Filmmaker, Sergio Rapu recaps his experience with PIC's latest digital storytelling project with Cowbird, THE PLACES WE CALL HOME.
There exist a myriad of digital mediums available to storytellers these days. For the last couple of months, I was able to experiment with a new platform that was a bit of a departure from my normal tool kit. Pacific Islanders in Communications (PIC) recently collaborated with Cowbird and a handful of storytellers to produce a series of stories focused on the idea of “home.” The other storytellers and I were ushered through the process by PIC’s Cheryl Hirasa and Cowbird’s Nathan Tobey, both of which provided great feedback and guidance. Finding inspiration for my stories was easy; I have recently become a father to a wonderful little boy and am raising him in Minnesota. I proposed to tell stories about the experience of Pacific Islanders who are parents but have raised their children away from their island homes. My hope was to address the cultural clash that comes with moving to the mainland while also shedding light on our desire as parents to teach our heritage to the next generation.
Below, I share a lot of what I learned in the course of this project. Hopefully, it serves as an inside look into the platform as well as encourages other storytellers to experiment outside of your normal medium.
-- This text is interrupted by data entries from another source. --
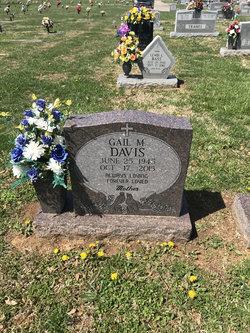 Gail <I>Murphy</I> Davis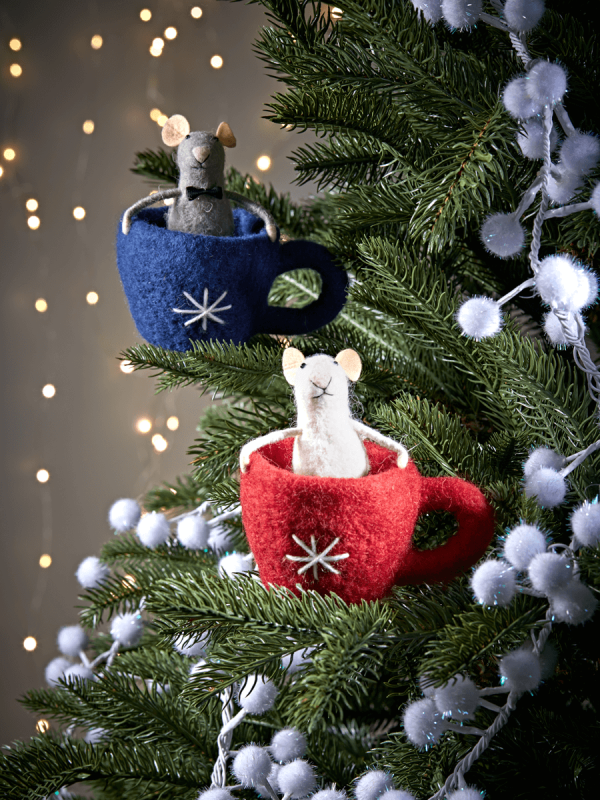 Two Felt Teacup Mice Christmas crafts decorations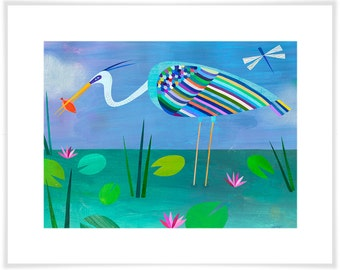 Blue Heron // Paper Art Print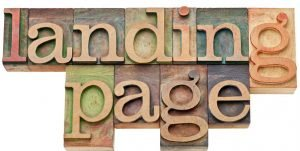 The Importance of a Landing Page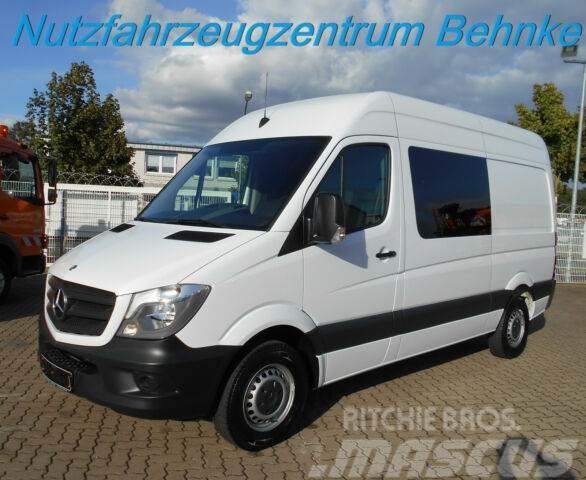 Mercedes-Benz Sprinter 213 CDI KA L2H2 Klima 2 Sitze EU5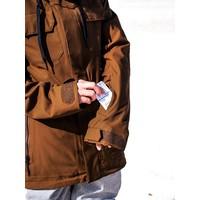 Volcom Women's Shadow Insulated Jacket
Learning the Platform & Gathering Content
I found the Cowbird platform really easy to use. The end result is kind of like a slick Powerpoint with an audio track that lived online and could be embedded onto a website or shared within social media. Building the story involved creating an audio track with interviews, music, and sound effects, then still images could also be uploaded to support the story visually. I used a Zoom audio recorder to capture conversations with my subjects and a Canon 5D to take the still pictures. I was the most comfortable with using Adobe Premiere to edit the audio as I wasn't doing anything that fancy.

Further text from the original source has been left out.